YOUR OBJECTIVE :: Render the lines starting at the one containing "How far is the distant tree" and ending at the one containing "12720 millimetres" as a Markdown table with the columns Row and Line, numbering each row and skipping blank lines.

RECORDS PROVIDED ::
------------------------------------
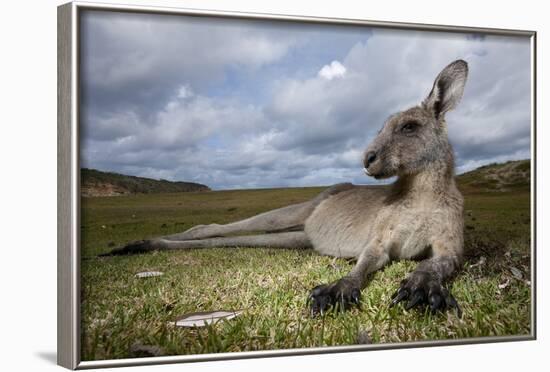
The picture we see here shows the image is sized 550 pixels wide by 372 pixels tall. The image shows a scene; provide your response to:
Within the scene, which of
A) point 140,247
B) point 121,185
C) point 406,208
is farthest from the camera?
point 406,208

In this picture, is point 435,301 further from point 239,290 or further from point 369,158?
point 239,290

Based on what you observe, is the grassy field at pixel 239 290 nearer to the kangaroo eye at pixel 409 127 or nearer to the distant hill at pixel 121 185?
the distant hill at pixel 121 185

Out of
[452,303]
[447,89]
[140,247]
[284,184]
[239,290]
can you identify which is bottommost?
[452,303]

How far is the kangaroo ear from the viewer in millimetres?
5508

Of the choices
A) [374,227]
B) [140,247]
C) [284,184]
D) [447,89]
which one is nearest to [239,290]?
[140,247]

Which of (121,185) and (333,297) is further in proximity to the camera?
(333,297)

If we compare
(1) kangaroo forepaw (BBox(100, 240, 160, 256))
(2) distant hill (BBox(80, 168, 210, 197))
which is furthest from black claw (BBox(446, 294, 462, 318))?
(1) kangaroo forepaw (BBox(100, 240, 160, 256))

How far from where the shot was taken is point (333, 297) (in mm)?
4895

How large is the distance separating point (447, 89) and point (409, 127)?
484 mm

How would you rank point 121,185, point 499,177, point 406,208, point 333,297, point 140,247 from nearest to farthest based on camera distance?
point 121,185
point 333,297
point 140,247
point 406,208
point 499,177

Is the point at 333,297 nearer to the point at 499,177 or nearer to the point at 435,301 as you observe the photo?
the point at 435,301

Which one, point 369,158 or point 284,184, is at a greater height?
point 369,158

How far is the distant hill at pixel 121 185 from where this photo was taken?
4586 millimetres

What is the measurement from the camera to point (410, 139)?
5473 millimetres
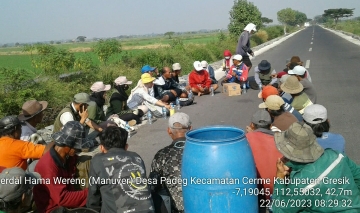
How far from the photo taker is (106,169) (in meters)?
2.97

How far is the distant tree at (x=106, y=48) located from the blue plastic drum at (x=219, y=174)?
12720 millimetres

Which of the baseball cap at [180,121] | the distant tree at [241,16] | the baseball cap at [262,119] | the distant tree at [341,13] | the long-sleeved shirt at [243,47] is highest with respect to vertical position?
the distant tree at [341,13]

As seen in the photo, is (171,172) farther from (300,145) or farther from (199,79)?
(199,79)

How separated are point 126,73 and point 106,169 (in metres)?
10.3

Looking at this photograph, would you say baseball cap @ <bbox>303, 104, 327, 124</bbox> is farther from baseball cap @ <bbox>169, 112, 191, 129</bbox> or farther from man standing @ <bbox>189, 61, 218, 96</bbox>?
man standing @ <bbox>189, 61, 218, 96</bbox>

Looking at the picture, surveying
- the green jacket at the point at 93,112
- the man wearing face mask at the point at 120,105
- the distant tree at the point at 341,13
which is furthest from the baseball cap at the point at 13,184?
the distant tree at the point at 341,13

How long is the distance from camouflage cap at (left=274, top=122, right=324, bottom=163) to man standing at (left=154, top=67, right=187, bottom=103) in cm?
637

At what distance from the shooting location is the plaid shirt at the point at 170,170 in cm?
345

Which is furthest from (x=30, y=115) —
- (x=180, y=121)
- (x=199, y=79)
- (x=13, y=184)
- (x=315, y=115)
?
(x=199, y=79)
------------------------------------
ANSWER ::
| Row | Line |
|---|---|
| 1 | How far is the distant tree at (x=106, y=48) located from the blue plastic drum at (x=219, y=174)? |
| 2 | 12720 millimetres |